**Excerpted passage**
##########

People need support to ensure their success with big life changes that have the intention of improving health and well being. As it turned out, I had a running start on my non-drinking lifestyle because my husband had quit drinking six months previously, 
seeking relief from debilitating acid reflux. (It worked.) He continued to supply my pinot and I'd order a drink if we went out. It wasn't a big deal. But when this all went down I warned him on the phone to clean out whatever booze was still in the house: 'I'm not going to drink for a year. It's too much.' It's been a much easier path to maintain as a couple. It is not a decision we re-negotiate everyday; it's second nature now. We're still big fans of cuisine, but when we waive off the wine list, the server's disappointment is palpable. Being non-drinkers hasn't expanded our lives socially in Sonoma Valley, go figure.


Much like my brother's friends, my Georgetown crowd were astounded by my decision. I presented it as I felt it: a way to honor Terri for the next year. Mourning. Shiva. I knew every sad thought would be followed by the desire for a numbing elixir in the form of a rich red wine, well chilled vodka, or a frosty beer, and there was going to be a lot of sad thoughts.

The year arrived, and I visited Seattle to recognize the anniversary with folks, ready to 'toast' our friend. They were again perplexed at me saying I was going to continue to not drink, for an undetermined amount of time. There's no easier way to shake the foundation of a self-professed 'functional alcoholic' then to tell them you voluntarily gave up drinking. That weekend I watched, bored, as our circle of friends, in the name of Terri, drank themselves silly night after night. Weed would never catch me up to their booze buzz, and eventually I'd leave, unnoticed, to walk back 'home' in the dark, dampness of industrial Georgetown.

##########

**Extracted data**

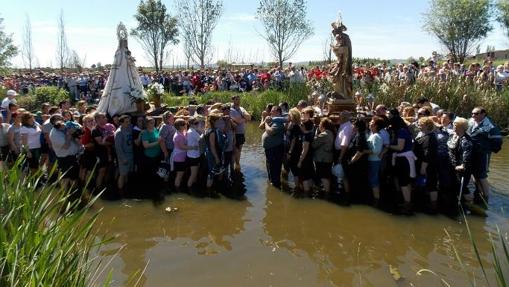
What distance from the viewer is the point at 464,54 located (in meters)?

##########

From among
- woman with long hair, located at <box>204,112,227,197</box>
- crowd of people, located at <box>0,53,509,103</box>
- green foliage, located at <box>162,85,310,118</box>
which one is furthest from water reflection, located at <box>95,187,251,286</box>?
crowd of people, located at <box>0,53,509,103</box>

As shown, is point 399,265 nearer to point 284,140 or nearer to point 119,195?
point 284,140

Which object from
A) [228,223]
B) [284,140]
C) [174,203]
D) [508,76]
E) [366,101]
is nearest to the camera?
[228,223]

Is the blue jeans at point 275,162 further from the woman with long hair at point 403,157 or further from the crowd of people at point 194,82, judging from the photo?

##########

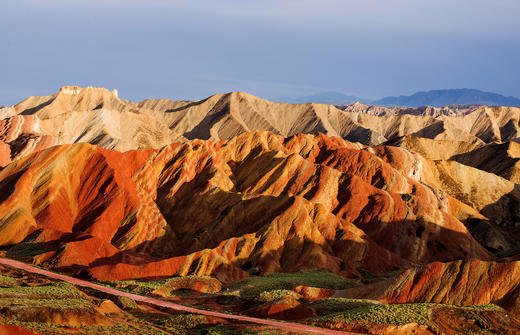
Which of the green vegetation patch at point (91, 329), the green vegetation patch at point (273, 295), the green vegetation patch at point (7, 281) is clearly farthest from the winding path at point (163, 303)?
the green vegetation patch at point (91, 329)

##########

**Work task 1**
In the passage about giving up drinking, why had the writer's husband quit drinking?
**Work task 2**
Print a stretch of the passage about giving up drinking: begin at the words "The year arrived, and" and stop after "of industrial Georgetown.".
**Work task 3**
Carry on the passage about giving up drinking from where it stops.
The rows play no part in this work.

**Written response 1**
He was seeking relief from debilitating acid reflux.

**Written response 2**
The year arrived, and I visited Seattle to recognize the anniversary with folks, ready to 'toast' our friend. They were again perplexed at me saying I was going to continue to not drink, for an undetermined amount of time. There's no easier way to shake the foundation of a self-professed 'functional alcoholic' then to tell them you voluntarily gave up drinking. That weekend I watched, bored, as our circle of friends, in the name of Terri, drank themselves silly night after night. Weed would never catch me up to their booze buzz, and eventually I'd leave, unnoticed, to walk back 'home' in the dark, dampness of industrial Georgetown.

**Written response 3**
Mementos in the cookie jar.
In knowing my recovery from the deepest of grief, with its abyss of pain and depression, is possible, I know also that I will continue to choose to not drink. I miss many aspects of alcohol, especially with its embedded presence in the community I currently live in. (It's not called 'Grape Country'.) But, like my brother, husband, and many other family and friends before me, when I lost Terri, I saw a choice and the potential consequences. I felt I had paid a big price for participating in a liquor-laced lifestyle. 

I'll never return to those painful times. 


Occasionally I spy a particularly attractive cocktail in a restaurant, or smell a olive-rich dirty martini wafting by me at a bar, or spot the label for that favorite pricey pinot noir we used to buy by the case because I was worried I'd run out, and I do a little double take. It's like a milli-second of 'Yummm!'. A very old habit. It goes away quickly, usually with a smile. 

But sometimes, often on an emotional trigger date, an anniversary, a birthday, the entire Christmas season, I will start to think about how good a drink would taste. Usually in the car, between destinations, it goes like this: I really want a drink! What bar is nearby, what would I order, what would it taste like, wouldn't it be delicious, isn't this a great idea, NO, no, no it's not a fucking good idea, why am I even thinking about this?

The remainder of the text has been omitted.